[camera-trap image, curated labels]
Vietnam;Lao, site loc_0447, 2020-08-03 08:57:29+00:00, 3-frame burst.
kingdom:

· · · · ·

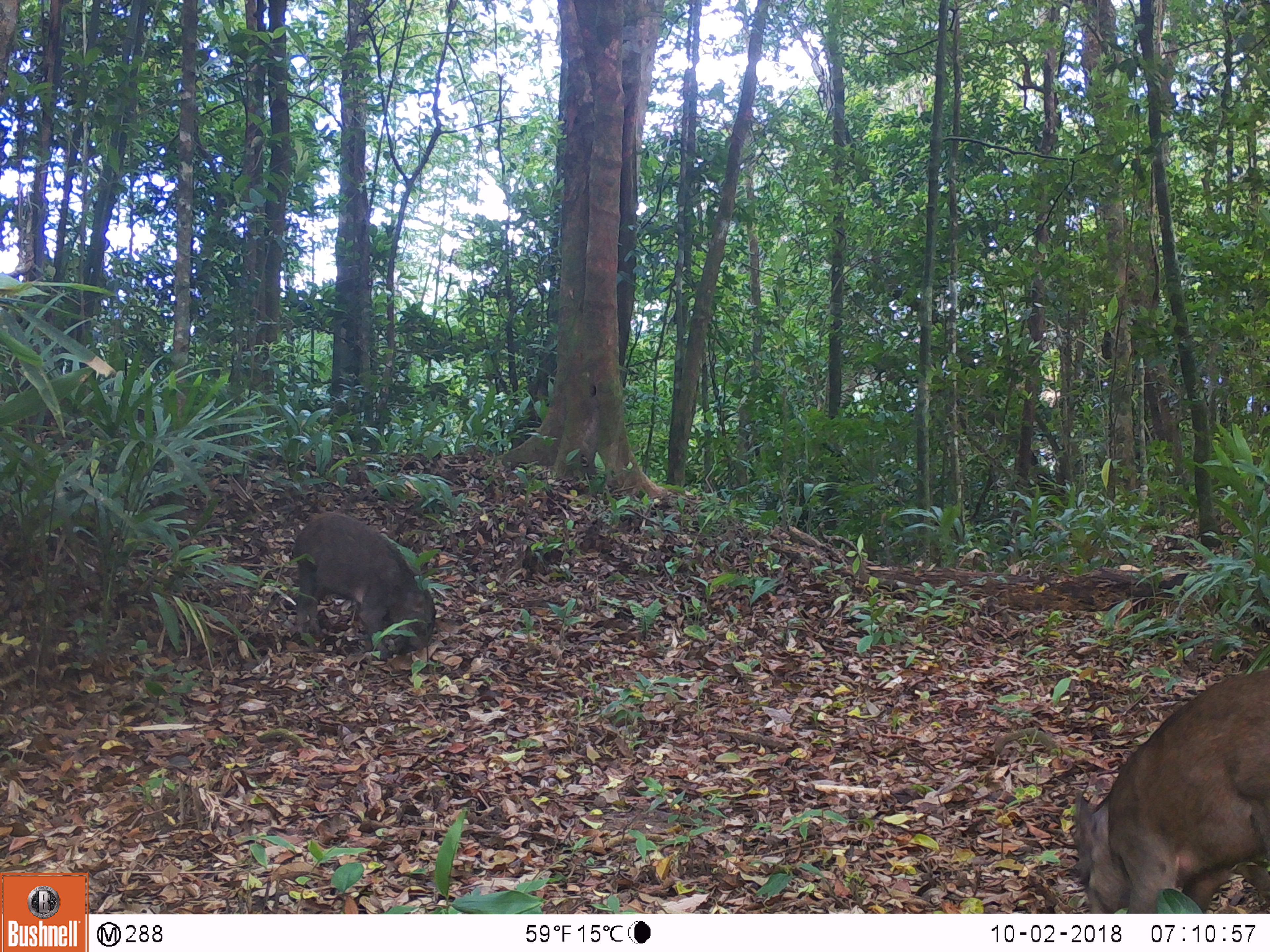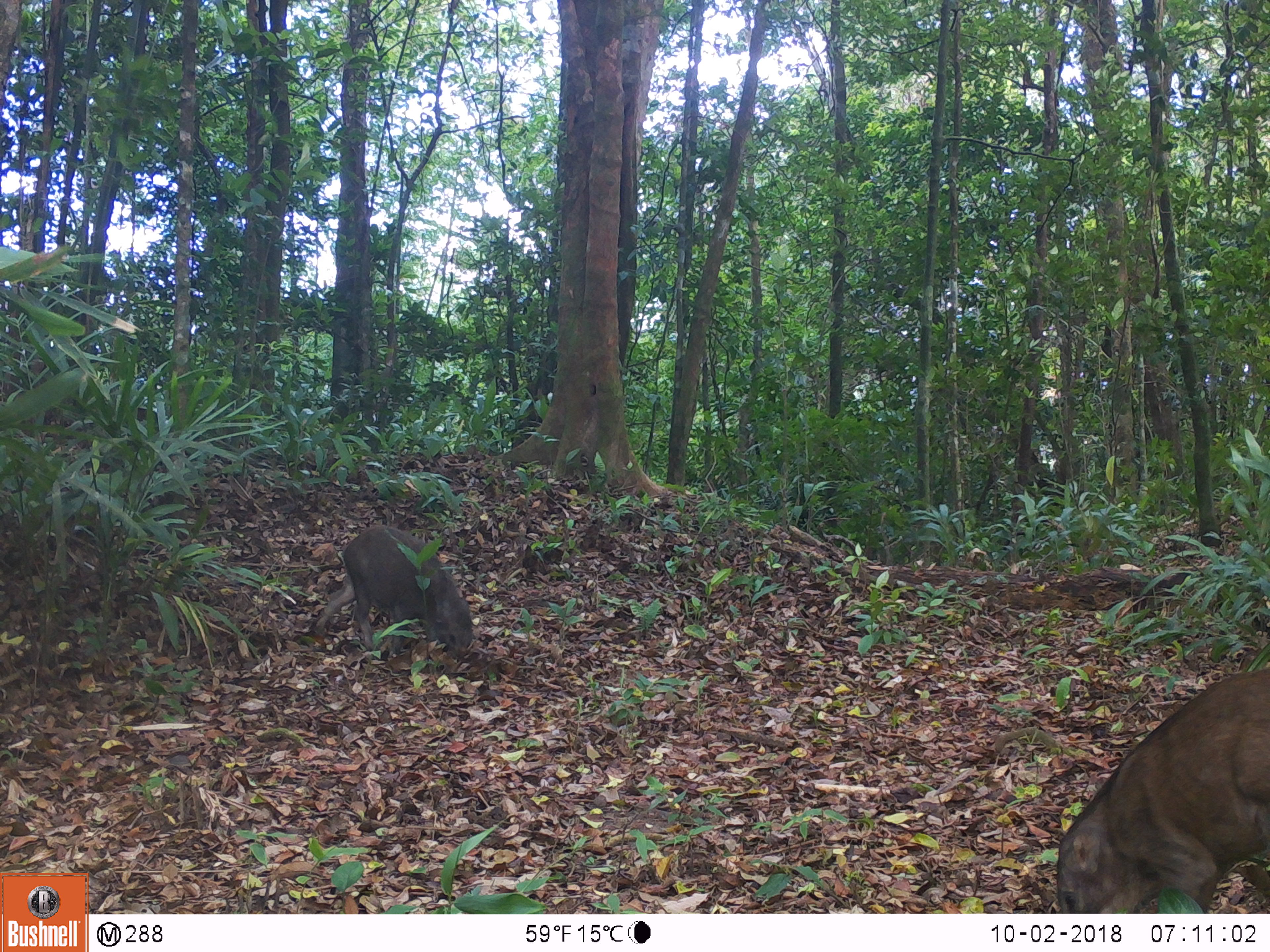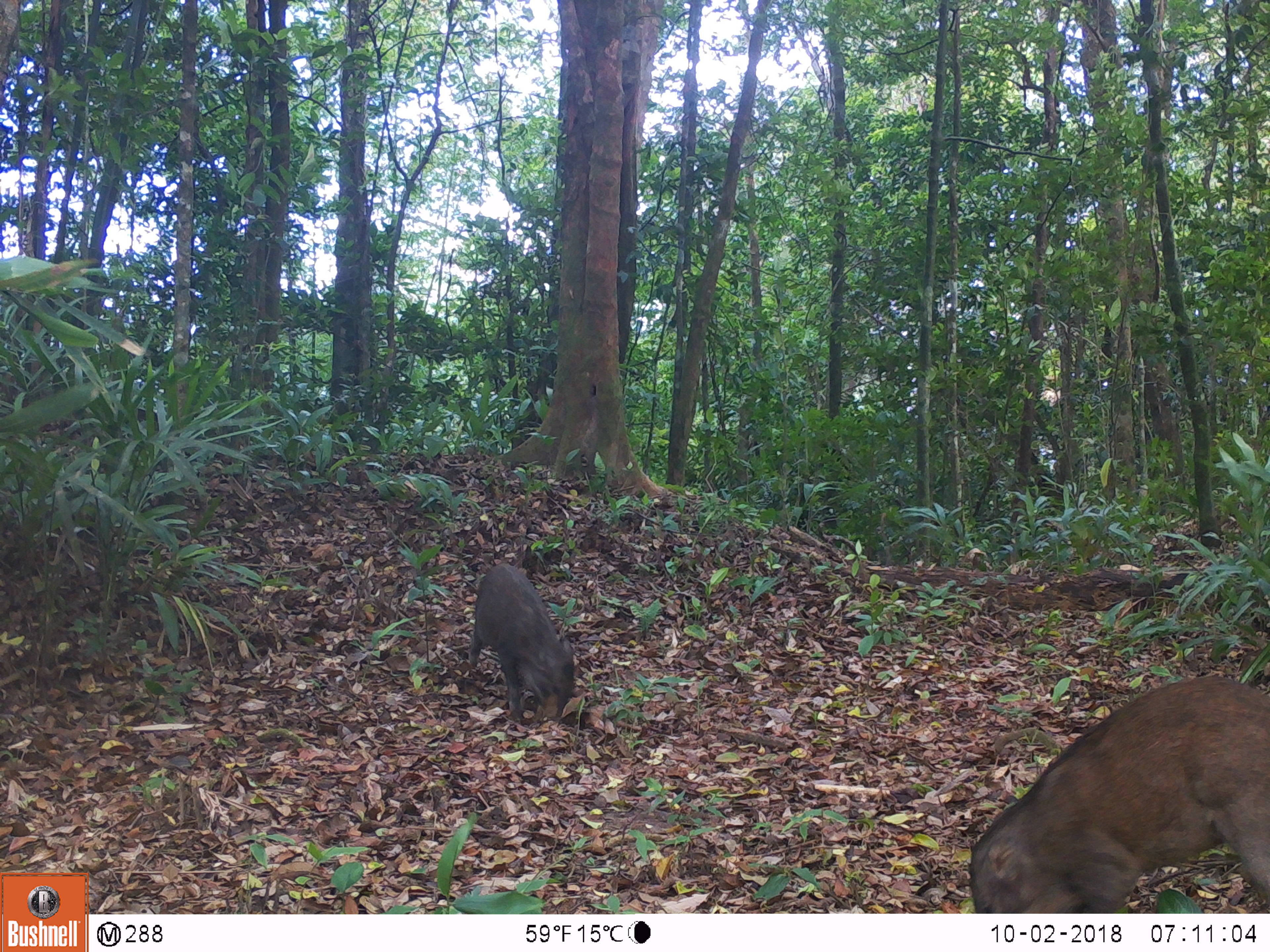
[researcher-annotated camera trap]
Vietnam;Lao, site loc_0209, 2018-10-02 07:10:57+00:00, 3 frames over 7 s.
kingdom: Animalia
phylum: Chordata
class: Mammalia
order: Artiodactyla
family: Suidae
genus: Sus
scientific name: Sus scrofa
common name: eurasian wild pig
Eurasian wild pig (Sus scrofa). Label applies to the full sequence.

· · · · ·

# [Your goal]
Each line that contains "trap" is to be copied from the listing above.

# [Result of this exercise]
[camera-trap image, curated labels]
[researcher-annotated camera trap]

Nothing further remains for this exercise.